NLP for Finance

What is Lazy Prices?

The academic finding (Cohen, Malloy & Nguyen, 2020) that firms which change the language of their SEC filings tend to underperform, because markets are slow to react to disclosure changes.

In Plain English

"Lazy Prices" is the title of an influential 2020 study by Lauren Cohen, Christopher Malloy, and Quoc Nguyen, published in the Journal of Finance. Its central observation is simple and a little uncomfortable: most of the time, companies copy their previous filing almost verbatim. When they don't, when they materially change the wording of a 10-K or 10-Q, that change tends to be bad news, and the market is slow to act on it.

The "lazy" in the title refers to prices, not filers. The authors found that the information in disclosure changes diffuses into stock prices over months rather than days. A portfolio that shorted firms with the largest filing changes and went long the firms that changed least earned a meaningful return spread in their sample. The biggest predictive content came from changes in the Risk Factors and MD&A sections, and changes that added negative or litigation-related language.

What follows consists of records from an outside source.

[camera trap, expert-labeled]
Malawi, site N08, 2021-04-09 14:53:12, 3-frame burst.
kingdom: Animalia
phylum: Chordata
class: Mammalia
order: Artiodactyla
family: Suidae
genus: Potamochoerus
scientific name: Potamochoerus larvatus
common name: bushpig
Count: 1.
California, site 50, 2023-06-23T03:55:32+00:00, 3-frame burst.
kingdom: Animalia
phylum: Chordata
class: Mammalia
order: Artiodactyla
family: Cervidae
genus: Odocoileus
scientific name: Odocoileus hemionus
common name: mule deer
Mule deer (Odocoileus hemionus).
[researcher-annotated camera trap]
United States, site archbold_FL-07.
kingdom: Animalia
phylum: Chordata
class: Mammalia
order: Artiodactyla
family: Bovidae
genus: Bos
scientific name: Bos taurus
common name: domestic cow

The intuition is behavioral. Filings are long, tedious, and mostly unchanged, so few investors diff them year over year. The companies that do edit are usually telling you something. Reading those edits, at scale and consistently, is an edge precisely because so few people do it.

Technical Definition

The original study measures filing similarity between a firm's filing in year t and t−1 using textual similarity scores: cosine similarity over term-frequency vectors, Jaccard similarity over token sets, and minimum-edit and simple-difference measures. Lower similarity (greater change) predicts lower future returns. The effect is robust to controls for size, book-to-market, momentum, and accruals, and concentrates in the Risk Factors and MD&A sections.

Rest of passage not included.